- _Problem description_
Starting from the line containing "Is it the case that the", write out the rest of the entries exactly, through the final line, including nothing else.

- _Exercise inputs_
****

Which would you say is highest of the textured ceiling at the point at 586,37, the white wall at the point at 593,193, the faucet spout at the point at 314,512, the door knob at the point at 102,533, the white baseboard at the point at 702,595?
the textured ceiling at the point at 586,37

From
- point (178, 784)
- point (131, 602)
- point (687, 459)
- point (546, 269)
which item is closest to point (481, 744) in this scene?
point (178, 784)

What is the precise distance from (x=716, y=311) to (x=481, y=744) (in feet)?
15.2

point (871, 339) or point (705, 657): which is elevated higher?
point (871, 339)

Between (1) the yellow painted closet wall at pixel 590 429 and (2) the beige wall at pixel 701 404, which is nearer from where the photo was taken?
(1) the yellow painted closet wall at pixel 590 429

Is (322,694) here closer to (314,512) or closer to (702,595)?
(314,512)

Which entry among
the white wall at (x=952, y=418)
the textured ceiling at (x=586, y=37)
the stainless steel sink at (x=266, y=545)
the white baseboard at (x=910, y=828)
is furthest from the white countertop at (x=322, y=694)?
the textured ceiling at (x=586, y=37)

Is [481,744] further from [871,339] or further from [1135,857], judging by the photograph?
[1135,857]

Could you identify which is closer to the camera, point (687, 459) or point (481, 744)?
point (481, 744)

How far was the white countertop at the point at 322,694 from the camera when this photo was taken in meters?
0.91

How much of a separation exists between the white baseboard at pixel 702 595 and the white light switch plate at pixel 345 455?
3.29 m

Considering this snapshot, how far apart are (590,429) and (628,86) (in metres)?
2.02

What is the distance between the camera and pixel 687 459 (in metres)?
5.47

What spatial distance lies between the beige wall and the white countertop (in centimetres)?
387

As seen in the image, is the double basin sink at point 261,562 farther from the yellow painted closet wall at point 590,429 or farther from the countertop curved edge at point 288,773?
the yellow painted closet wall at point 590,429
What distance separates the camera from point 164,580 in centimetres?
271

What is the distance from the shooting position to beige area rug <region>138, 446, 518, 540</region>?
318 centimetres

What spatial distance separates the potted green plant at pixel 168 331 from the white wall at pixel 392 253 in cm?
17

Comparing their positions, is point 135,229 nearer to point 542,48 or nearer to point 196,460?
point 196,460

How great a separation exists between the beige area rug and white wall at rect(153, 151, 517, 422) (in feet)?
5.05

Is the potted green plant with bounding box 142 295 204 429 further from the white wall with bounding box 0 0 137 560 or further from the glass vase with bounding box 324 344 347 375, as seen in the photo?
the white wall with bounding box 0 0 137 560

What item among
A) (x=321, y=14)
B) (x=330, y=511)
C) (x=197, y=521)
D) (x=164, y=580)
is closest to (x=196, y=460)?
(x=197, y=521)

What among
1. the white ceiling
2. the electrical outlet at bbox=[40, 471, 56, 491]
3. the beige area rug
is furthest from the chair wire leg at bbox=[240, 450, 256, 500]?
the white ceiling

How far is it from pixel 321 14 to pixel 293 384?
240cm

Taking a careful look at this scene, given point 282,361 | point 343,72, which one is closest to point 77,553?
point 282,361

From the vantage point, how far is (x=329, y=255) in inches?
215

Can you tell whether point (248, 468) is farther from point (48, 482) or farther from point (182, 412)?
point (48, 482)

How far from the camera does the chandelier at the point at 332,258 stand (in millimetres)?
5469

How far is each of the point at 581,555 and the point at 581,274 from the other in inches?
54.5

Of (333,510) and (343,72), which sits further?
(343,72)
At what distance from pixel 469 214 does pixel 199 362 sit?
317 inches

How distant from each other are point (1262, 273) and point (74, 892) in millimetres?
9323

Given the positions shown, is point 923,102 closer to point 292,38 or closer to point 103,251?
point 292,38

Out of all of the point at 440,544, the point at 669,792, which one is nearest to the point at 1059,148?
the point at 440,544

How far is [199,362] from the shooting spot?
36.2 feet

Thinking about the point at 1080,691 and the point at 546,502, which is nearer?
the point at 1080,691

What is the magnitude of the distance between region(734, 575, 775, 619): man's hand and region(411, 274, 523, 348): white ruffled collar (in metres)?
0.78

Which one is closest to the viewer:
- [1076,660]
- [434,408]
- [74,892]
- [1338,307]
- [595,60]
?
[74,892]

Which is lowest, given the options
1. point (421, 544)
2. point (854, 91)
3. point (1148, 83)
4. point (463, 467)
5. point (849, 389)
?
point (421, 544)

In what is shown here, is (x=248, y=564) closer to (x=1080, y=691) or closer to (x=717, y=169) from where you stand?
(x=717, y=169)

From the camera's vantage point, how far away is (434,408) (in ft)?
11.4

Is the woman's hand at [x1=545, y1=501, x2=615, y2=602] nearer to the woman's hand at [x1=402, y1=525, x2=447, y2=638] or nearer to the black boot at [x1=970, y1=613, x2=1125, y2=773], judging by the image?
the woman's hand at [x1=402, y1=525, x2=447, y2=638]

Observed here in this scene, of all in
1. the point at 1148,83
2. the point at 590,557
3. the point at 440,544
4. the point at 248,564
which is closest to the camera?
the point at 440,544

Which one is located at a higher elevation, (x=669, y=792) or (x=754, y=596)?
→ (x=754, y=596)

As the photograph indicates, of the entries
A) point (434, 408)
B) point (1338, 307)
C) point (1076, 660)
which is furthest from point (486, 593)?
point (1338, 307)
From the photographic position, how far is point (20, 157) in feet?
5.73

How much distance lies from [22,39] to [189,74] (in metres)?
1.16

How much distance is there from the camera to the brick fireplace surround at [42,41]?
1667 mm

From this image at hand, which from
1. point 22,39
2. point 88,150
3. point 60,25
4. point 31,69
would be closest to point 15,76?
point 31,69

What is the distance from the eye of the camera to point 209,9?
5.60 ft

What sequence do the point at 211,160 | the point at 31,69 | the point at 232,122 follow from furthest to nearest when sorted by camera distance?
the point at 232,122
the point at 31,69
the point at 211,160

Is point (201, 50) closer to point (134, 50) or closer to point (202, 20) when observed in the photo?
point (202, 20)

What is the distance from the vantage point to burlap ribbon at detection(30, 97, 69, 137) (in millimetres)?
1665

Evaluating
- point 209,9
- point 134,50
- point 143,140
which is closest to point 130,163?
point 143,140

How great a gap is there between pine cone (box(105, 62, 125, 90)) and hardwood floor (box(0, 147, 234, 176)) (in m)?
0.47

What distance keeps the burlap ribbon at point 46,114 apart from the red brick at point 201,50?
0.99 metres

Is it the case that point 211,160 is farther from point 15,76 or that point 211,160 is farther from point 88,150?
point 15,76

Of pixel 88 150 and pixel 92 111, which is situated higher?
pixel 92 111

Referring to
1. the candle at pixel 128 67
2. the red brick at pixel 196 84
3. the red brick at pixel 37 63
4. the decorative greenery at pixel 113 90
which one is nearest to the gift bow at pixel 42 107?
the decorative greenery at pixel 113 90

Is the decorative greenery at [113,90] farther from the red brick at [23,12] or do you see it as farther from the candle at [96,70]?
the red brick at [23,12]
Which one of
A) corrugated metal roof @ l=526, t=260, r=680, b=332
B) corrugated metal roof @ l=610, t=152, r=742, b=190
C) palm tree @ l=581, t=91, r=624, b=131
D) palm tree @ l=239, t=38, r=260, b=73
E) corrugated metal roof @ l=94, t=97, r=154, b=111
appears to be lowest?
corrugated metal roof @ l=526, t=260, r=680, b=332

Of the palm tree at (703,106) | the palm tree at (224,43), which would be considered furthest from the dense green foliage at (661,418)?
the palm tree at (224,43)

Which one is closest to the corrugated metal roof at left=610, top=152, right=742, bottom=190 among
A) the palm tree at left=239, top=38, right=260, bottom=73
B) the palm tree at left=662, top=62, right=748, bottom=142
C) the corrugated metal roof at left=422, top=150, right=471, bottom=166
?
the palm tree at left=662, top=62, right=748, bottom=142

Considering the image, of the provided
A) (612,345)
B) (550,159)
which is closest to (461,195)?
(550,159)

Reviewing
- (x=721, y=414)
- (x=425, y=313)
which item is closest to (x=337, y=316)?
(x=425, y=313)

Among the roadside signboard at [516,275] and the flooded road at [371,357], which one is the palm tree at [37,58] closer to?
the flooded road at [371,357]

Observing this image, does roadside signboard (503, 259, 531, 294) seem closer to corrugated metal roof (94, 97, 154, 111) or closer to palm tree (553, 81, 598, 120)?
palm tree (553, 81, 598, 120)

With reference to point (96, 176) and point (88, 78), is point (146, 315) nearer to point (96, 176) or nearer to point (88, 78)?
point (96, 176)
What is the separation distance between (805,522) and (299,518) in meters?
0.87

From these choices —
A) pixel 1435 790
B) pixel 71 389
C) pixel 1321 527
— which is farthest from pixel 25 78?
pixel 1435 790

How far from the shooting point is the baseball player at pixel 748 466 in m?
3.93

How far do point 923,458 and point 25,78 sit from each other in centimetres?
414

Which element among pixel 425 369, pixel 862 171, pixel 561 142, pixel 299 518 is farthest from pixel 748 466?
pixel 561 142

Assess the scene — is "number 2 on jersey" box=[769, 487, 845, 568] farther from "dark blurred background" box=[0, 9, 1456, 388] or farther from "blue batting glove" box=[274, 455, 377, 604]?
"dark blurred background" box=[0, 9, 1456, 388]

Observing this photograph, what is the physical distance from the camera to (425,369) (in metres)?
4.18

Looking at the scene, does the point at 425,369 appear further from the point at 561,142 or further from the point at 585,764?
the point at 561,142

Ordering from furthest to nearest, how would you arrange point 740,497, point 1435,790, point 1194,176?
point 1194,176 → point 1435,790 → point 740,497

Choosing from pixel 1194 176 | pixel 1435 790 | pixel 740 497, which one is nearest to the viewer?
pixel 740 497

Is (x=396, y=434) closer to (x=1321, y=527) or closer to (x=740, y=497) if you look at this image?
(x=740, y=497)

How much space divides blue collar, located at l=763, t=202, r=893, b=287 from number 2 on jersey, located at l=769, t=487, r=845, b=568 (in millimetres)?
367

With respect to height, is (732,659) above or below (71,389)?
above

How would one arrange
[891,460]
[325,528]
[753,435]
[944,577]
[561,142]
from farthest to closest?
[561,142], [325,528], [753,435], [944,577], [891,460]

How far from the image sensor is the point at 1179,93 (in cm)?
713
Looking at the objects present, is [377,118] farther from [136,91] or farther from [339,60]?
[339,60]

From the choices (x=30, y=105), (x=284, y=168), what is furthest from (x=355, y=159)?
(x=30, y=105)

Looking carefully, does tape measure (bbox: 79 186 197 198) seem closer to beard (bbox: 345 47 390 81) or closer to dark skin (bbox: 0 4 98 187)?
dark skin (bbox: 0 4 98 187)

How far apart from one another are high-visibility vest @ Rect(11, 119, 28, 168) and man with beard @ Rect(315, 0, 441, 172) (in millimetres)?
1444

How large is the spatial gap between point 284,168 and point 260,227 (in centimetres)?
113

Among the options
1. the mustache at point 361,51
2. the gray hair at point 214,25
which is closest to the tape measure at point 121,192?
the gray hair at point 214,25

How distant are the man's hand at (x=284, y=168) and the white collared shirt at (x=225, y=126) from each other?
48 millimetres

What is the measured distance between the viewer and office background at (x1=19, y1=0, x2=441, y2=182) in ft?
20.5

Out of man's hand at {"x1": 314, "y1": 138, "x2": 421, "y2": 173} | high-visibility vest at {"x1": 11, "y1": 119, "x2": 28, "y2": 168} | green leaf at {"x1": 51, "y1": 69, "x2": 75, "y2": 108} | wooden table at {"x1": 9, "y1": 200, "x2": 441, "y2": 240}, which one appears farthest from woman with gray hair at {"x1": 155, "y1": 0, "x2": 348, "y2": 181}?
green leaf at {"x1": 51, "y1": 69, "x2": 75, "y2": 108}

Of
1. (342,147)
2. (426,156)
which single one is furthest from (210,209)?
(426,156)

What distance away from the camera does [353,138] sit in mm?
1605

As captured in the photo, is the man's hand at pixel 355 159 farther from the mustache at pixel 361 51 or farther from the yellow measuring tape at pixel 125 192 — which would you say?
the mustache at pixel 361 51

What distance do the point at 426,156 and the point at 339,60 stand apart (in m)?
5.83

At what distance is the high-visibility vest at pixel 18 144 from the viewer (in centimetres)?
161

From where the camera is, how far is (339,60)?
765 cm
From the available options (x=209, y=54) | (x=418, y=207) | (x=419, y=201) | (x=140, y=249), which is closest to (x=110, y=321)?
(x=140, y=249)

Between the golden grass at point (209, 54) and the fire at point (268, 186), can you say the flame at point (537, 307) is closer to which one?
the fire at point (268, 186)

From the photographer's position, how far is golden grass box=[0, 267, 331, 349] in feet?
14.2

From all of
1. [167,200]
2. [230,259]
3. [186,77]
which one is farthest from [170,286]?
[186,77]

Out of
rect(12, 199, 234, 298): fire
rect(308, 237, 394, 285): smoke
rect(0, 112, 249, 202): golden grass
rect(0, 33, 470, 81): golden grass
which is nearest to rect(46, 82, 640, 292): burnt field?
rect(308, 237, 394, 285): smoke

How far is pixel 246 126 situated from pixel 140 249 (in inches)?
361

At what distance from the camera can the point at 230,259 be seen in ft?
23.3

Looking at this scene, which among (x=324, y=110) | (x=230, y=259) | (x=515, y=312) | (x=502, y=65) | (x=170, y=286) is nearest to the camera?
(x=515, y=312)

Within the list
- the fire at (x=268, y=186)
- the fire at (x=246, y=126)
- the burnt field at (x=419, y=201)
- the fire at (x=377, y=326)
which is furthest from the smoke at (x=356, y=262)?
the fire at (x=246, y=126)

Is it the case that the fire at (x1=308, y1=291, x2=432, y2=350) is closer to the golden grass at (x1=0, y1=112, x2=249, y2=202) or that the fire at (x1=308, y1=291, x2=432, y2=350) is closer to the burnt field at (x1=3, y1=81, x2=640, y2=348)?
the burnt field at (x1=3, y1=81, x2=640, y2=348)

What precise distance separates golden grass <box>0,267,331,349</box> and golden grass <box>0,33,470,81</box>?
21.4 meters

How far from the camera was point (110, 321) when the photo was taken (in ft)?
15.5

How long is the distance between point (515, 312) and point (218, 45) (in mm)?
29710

****

- _Task answer_
Is it the case that the fire at (x1=308, y1=291, x2=432, y2=350) is closer to the golden grass at (x1=0, y1=112, x2=249, y2=202) or that the fire at (x1=308, y1=291, x2=432, y2=350) is closer to the burnt field at (x1=3, y1=81, x2=640, y2=348)?
the burnt field at (x1=3, y1=81, x2=640, y2=348)

What precise distance separates golden grass <box>0,267,331,349</box> and golden grass <box>0,33,470,81</box>?
21.4 meters

How far from the camera was point (110, 321) when the photo was taken (in ft)?
15.5

How long is the distance between point (515, 312) and point (218, 45) (in mm)?
29710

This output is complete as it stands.